__Exercise objective__: Update the lines below by replacing every occurrence of "camera" with "viewer" and keep everything else the same. Leave the pictures out of your answer.

__Data shown__:
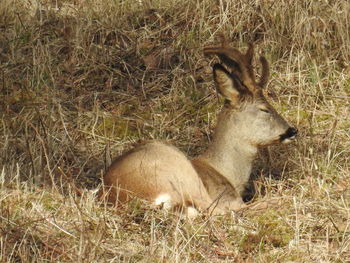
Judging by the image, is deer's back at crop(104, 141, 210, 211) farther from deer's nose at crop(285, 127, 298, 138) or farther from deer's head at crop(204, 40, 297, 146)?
deer's nose at crop(285, 127, 298, 138)

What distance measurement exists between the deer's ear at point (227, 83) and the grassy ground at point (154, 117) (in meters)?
0.64

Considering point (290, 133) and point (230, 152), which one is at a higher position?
point (290, 133)

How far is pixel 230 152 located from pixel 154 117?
1.22m

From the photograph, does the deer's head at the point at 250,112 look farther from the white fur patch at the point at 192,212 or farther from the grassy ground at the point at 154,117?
the white fur patch at the point at 192,212

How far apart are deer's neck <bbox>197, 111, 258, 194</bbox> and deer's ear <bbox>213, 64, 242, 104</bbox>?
0.15 m

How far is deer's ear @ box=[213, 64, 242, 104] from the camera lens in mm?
6680

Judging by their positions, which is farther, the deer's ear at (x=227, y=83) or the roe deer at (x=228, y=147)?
the deer's ear at (x=227, y=83)

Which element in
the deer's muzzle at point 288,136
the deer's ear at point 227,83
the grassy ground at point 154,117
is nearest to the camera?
the grassy ground at point 154,117

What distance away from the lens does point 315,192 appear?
246 inches

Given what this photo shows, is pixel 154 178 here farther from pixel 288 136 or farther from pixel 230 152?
pixel 288 136

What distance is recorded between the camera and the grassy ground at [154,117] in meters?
5.36

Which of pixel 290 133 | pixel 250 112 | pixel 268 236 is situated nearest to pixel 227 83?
pixel 250 112

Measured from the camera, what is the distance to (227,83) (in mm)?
6730

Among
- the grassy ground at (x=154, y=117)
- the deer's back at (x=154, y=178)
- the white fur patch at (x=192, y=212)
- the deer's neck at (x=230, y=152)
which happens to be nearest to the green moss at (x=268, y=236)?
the grassy ground at (x=154, y=117)
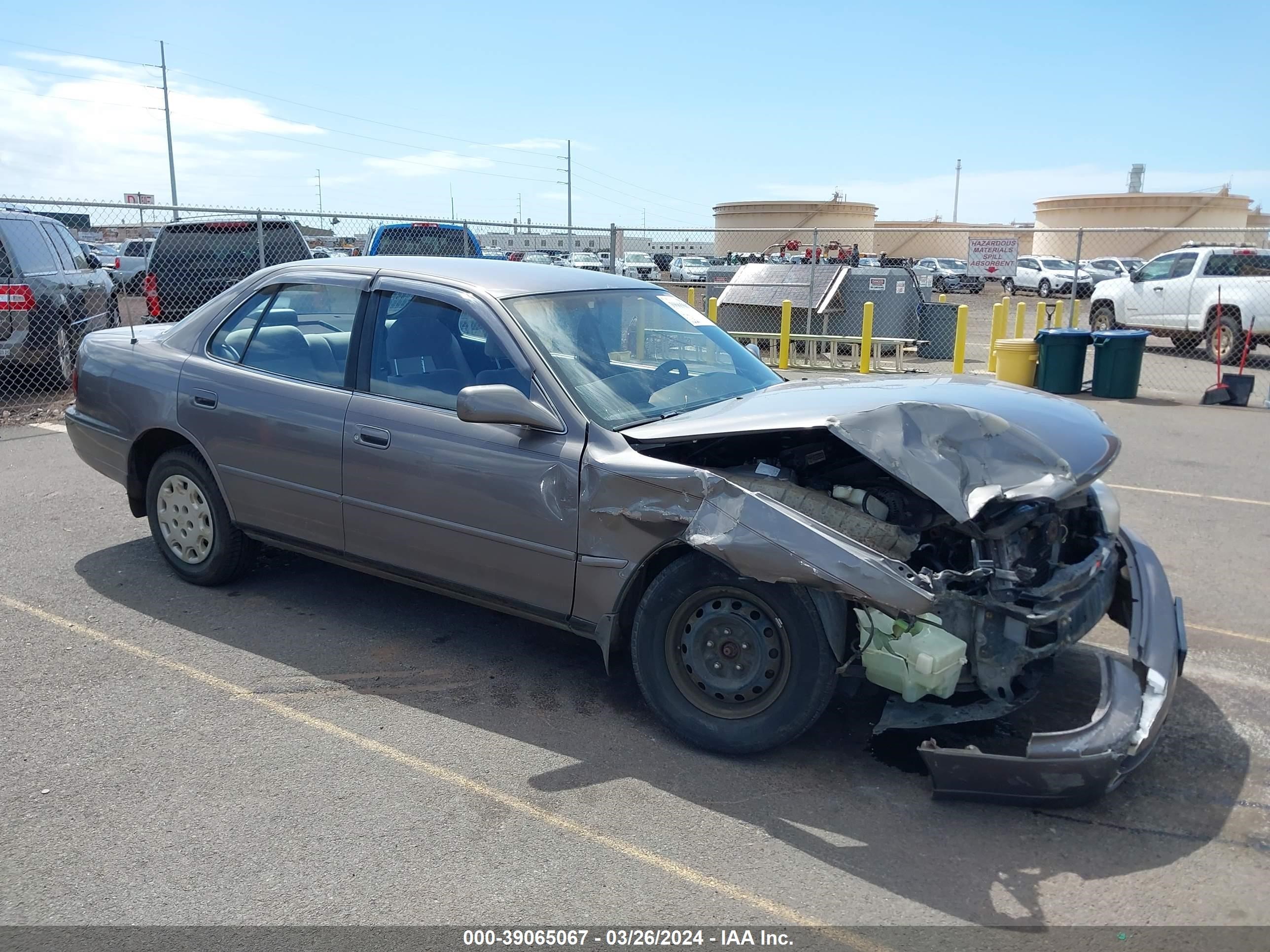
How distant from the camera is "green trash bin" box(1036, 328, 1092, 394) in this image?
12742 millimetres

__Response to the task__:
Judging by the image, is deer's back at crop(104, 141, 210, 211) farther from deer's nose at crop(285, 127, 298, 138) or farther from deer's head at crop(204, 40, 297, 146)?
deer's nose at crop(285, 127, 298, 138)

What distance measurement exists between the deer's ear at point (227, 83) and the grassy ground at point (154, 117) (in meters)?
0.64

Considering point (290, 133) and point (230, 152), which one is at a higher position?
point (290, 133)

How far is pixel 230 152 located from pixel 154 117?
1.22m

From the photograph, does the deer's head at the point at 250,112 look farther from the white fur patch at the point at 192,212 or farther from the grassy ground at the point at 154,117?
the white fur patch at the point at 192,212

How far apart are deer's neck <bbox>197, 111, 258, 194</bbox> and deer's ear <bbox>213, 64, 242, 104</bbox>?
0.15 m

How far is deer's ear @ box=[213, 64, 242, 104] from the viewer lens in mm?
6680

Judging by their positions, which is farther, the deer's ear at (x=227, y=83) or the roe deer at (x=228, y=147)?
the deer's ear at (x=227, y=83)

Which element in
the deer's muzzle at point 288,136
the deer's ear at point 227,83
the grassy ground at point 154,117
is nearest to the viewer?
the grassy ground at point 154,117

What distance away from the lens does point 315,192 appear?
246 inches

Given what this photo shows, is pixel 154 178 here farther from pixel 288 136 or farther from pixel 230 152?
pixel 288 136

What distance is recorded between the viewer and the grassy ground at [154,117] in meters?
5.36

Which of pixel 290 133 | pixel 250 112 | pixel 268 236 is situated nearest to pixel 227 83?
pixel 250 112

Measured from the viewer, what is the distance to (227,83) (in mm)?
6730

Among
- the grassy ground at (x=154, y=117)
- the deer's back at (x=154, y=178)
- the white fur patch at (x=192, y=212)
- the deer's neck at (x=230, y=152)
which happens to be nearest to the green moss at (x=268, y=236)?
the grassy ground at (x=154, y=117)
How distant from the viewer is "green trash bin" box(1036, 328, 1092, 394) in this image?
12742 millimetres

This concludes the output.